# 1. Business Understanding (CRISP-DM Phase 1)

## 1.1. Project Context
This project utilizes the **RetailRocket E-commerce dataset**, capturing real-world implicit feedback (views, cart adds, transactions). The core challenge is to translate raw behavioral logs into a system that drives marketing decisions.

**Data Source:** RetailRocket E-commerce Dataset (Kaggle).

## 1.2. Business Goal
The primary objective is to build an end-to-end **Customer Segmentation & Personalization System**. The system aims to replace "mass marketing" with data-driven targeting strategies.

**Key Deliverables:**

1.  **Segmentation Model:** Group customers based on RFM (Recency, Frequency, Monetary), and behavioral patterns (conversion rate, category of items) using K-Means.
2.  **CLV Prediction:** Estimate Customer Lifetime Value using probabilistic models (BG/NBD, Gamma-Gamma) to identify high-value users.
3.  **Actionable Rules (The Action Board):** A concrete mapping of "Segment -> Marketing Action" (e.g., *If VIP -> Grant Early Access*, If Prospect -> ..., If Hibernating ->...).
    * Define clear trigger conditions for each segment (e.g., VIP = High CLV & High Frequency)
    * Specify concrete marketing actions and channels (e.g., early-access email, personalized offers)
    * Propose measurable business KPIs for future evaluation (e.g., conversion rate, revenue per user).

4.  **Experimentation Framework:** Since the dataset is static and observational, direct A/B testing cannot be conducted.

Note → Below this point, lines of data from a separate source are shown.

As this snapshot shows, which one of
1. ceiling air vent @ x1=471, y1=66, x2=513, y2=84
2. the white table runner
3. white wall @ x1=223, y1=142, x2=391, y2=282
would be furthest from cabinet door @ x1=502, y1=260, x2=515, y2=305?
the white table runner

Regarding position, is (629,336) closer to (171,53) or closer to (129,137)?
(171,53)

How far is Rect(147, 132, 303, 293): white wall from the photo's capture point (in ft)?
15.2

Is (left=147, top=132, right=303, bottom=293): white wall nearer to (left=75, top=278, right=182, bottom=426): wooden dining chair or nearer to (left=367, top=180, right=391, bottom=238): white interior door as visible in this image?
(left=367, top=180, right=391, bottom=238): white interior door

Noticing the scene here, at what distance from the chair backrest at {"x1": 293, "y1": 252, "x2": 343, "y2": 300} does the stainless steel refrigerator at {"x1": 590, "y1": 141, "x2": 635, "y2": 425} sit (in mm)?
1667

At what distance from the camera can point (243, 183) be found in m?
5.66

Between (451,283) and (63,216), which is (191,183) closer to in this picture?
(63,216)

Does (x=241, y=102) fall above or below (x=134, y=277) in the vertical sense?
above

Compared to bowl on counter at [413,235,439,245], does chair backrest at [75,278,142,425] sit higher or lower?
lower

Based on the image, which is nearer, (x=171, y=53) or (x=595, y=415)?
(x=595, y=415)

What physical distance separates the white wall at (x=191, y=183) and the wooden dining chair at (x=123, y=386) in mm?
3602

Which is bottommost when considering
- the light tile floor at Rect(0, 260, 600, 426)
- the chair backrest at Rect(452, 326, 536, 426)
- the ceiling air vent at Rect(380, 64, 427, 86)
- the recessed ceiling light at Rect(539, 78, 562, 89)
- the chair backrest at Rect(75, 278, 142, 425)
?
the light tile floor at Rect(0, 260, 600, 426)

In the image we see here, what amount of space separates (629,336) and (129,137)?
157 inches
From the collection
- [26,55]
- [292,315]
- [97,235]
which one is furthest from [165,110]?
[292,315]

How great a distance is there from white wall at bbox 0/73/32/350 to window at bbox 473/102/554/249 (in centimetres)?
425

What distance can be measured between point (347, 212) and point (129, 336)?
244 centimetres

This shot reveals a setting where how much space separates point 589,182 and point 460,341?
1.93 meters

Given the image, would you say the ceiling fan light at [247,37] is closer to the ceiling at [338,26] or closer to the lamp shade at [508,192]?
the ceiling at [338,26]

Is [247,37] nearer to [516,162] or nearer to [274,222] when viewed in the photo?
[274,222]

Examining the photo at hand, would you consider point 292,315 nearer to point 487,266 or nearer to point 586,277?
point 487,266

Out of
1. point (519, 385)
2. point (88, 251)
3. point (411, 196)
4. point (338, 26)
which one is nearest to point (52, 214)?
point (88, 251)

Instead, this project proposes an experimentation framework that could be applied in a real production environment.
The framework includes (không chắc) :
- Definition of control and treatment groups per segment.
- Suggested success metrics (e.g., uplift in conversion rate, incremental revenue).
- Guidelines for experiment duration and sample size considerations.
    * Note: Control Group: Not apply new strategies
5.  **Personalization Dashboard:** A visual storytelling tool including:
    * *Treemaps* for segment sizing.
    * *Line Charts* for product trends.
    * (thêm)

## 1.3. The DOC Framework (Decision - Options - Criteria)
To bridge the gap between technical models and business value:

### **D - Decision**
**"How to allocate the marketing budget and which promotional channel to use for each specific customer group?"**

**"When to allocate these strategies (seasonal or monthly)**

### **O - Options (Hypothetical Actions)**
* **VIP Zone – Loyal Customers**  
  (High Frequency & High Monetary):  
  Offer **Early Access / Exclusive Benefits** to maintain engagement while protecting profit margins.
* **Growth Zone – Recent & High Potential**  
  (Recent activity, moderate spend, high conversion tendency):  
  Trigger **Welcome or Second-Purchase Incentives** to encourage repeat purchases.
* **Low Value Zone – Low Spend & Low Loyalty**  
  (Low Frequency & Low Monetary, but still active):  
  Apply **Light Promotions or Bundle Offers** to increase purchase intent and basket size.
* **Hibernating Zone – At Risk Customers**  
  (Long time since last purchase, declining engagement):  
  Use **Win-back Campaigns with Time-Limited Vouchers** to reactivate customers.
* **Non-Transactors**  
  (Users with views/add-to-cart but no transactions):  
  Target with **acquisition-style tactics**: onboarding emails, first-purchase discounts, product discovery flows, and remarketing to convert to first purchase.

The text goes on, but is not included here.